→ 지시 사항
"From the picture" 문구가 있는 줄로 시작해 "4. small white" 문구가 있는 줄로 끝나는 부분에서 "pebble" 표현을 모두 "rock" 표현으로 바꾸어 수정하세요. 나머지는 그대로 두고 이 줄들만 다시 적으세요.

→ 연습용 자료
_ _ _ _

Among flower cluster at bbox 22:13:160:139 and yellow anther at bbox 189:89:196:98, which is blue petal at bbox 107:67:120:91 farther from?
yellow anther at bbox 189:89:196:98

_ _ _ _

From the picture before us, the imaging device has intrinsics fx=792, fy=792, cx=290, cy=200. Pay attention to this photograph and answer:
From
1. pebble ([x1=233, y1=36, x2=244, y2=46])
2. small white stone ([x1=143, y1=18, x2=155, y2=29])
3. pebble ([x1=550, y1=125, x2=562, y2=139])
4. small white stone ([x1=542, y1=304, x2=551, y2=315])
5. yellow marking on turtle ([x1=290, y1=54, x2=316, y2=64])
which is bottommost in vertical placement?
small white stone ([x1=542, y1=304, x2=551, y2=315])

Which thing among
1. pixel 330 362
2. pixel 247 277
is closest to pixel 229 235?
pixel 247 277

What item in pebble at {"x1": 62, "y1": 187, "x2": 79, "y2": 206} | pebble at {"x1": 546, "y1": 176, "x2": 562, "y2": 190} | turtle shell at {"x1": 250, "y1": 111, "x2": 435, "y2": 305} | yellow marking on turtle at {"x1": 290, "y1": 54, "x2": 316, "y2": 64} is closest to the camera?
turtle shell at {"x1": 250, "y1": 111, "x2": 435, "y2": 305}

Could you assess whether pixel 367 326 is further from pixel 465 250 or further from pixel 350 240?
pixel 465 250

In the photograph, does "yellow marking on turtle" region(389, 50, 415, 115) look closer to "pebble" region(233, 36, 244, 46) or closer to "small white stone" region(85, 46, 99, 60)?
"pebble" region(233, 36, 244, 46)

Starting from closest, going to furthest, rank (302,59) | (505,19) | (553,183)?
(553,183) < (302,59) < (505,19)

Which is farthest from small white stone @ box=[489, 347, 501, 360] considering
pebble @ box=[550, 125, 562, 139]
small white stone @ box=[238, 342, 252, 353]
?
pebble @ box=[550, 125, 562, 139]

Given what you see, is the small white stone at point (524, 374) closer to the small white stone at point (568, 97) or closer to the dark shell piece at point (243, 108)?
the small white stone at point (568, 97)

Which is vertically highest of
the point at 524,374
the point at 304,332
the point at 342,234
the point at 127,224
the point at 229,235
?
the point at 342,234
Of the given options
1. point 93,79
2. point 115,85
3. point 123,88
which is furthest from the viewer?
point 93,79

_ _ _ _

→ 풀이 예시
From the picture before us, the imaging device has intrinsics fx=792, fy=792, cx=290, cy=200. Pay attention to this photograph and answer:
From
1. rock ([x1=233, y1=36, x2=244, y2=46])
2. small white stone ([x1=143, y1=18, x2=155, y2=29])
3. rock ([x1=550, y1=125, x2=562, y2=139])
4. small white stone ([x1=542, y1=304, x2=551, y2=315])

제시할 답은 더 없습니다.